Cyber fizz

Global Finance, Sep 1999 by Marriott, Cherie

The next big challenge for newly listed Web companies will be trying to find strategic investments to achieve growth via acquisition. At the moment there is too much money chasing too few good ideas. Not only are the listed companies competing with venture capital firms that are showing a huge interest, but governments are raising cash as if there was no tomorrow. China, Hong Kong, and Singapore have raised a collective $ 176 billion for young entrepreneurs with good ideas."We now have A$20 million in the bank to spend, and the pressure is on for us to acquire companies," says Bill Gair, chief operating officer at Travel. com.au in Sydney, referring to the cash raised in its float on the Australian Stock Exchange in April. "Having shareholders to answer to changes the whole dynamic of the company. We have to promise rapid growth, and we have to deliver."

Executives at China.com are said to have set a rigid schedule of at least a dozen announcements each month to keep the market enthusing about the stock, though insiders at the company say pickings are slim, and there are very few good start-ups available at reasonable valuations. Rapid growth will also be difficult to achieve while the infrastructure supporting the Internet in Asia remains poor. Wireless technology may be the buzz in Silicon Valley, but in Asia most users are surfing the Net using a slow dial-up connection on rickety old telephone lines.The wider business community also needs educating to ensure the success of E-commerce in the region.

Internet entrepreneurs in Asia have to be prepared to evangelize.
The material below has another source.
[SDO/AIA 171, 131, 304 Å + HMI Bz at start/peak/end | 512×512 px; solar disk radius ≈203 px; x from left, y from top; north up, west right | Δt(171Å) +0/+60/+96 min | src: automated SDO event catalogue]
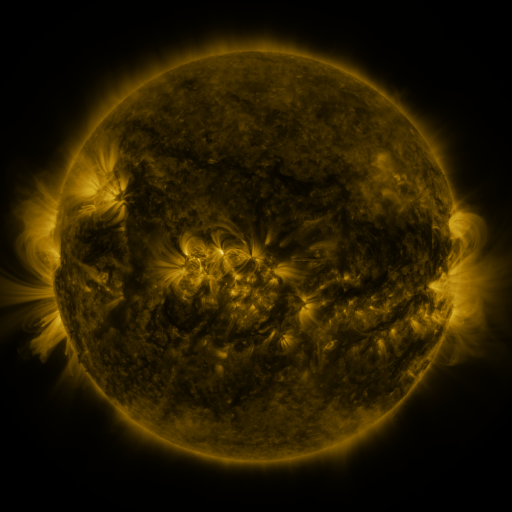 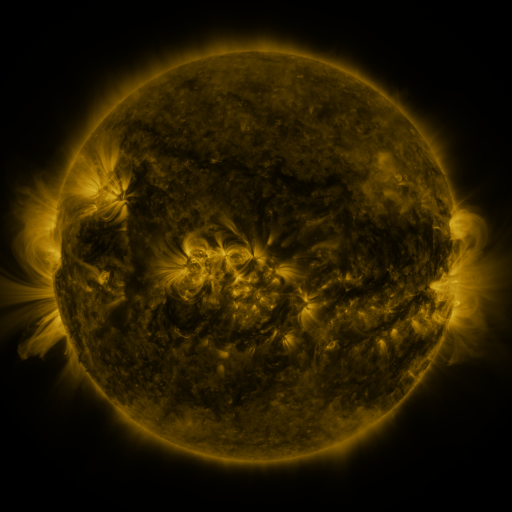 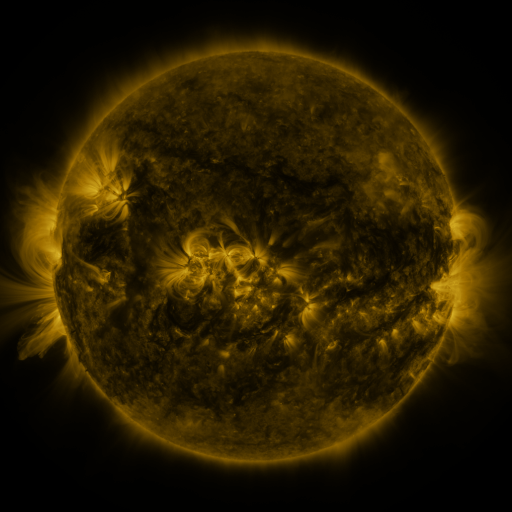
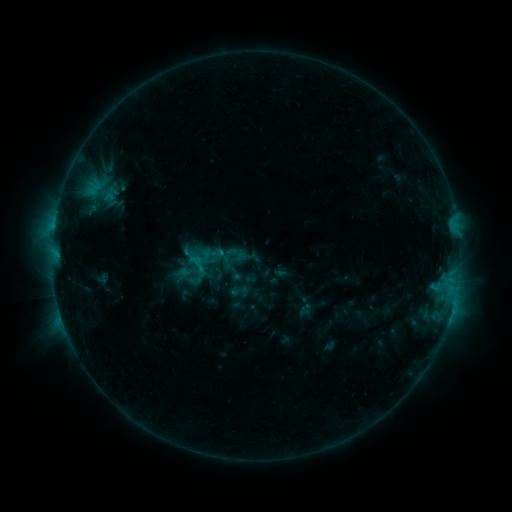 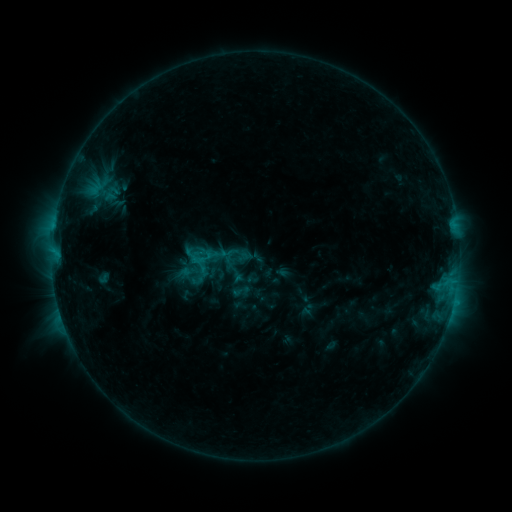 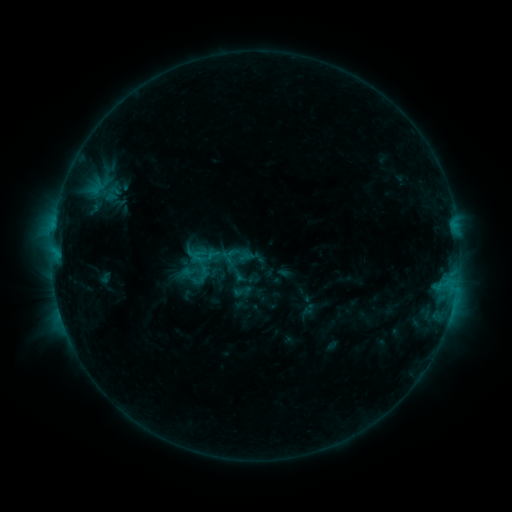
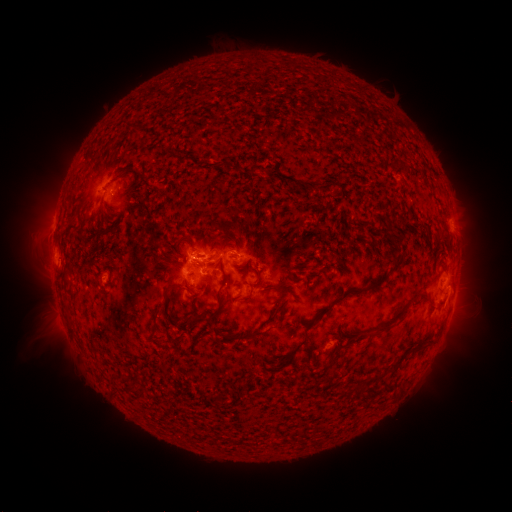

Nearly every start-up in the region is breaking new ground, making it necessary to educate, coax, and console stakeholders every step of the way. It took financial Web sites in Hong Kong months to negotiate access to real-time quotes from the local stock exchange, for example.

There is still no guarantee that the Internet business model being employed in the United States will work in Asia."Because there are no other benchmarks available, we tend to value Asian Internet companies based on the success of similar models in the United States," says the chief operating officer of a private equity firm in Hong Kong, which has investments in a number of small Web businesses."We then discount this by between 50% and 80%, depending on how many years we think it will take for that particular company to reach the same maturity as its US counterpart,' he says.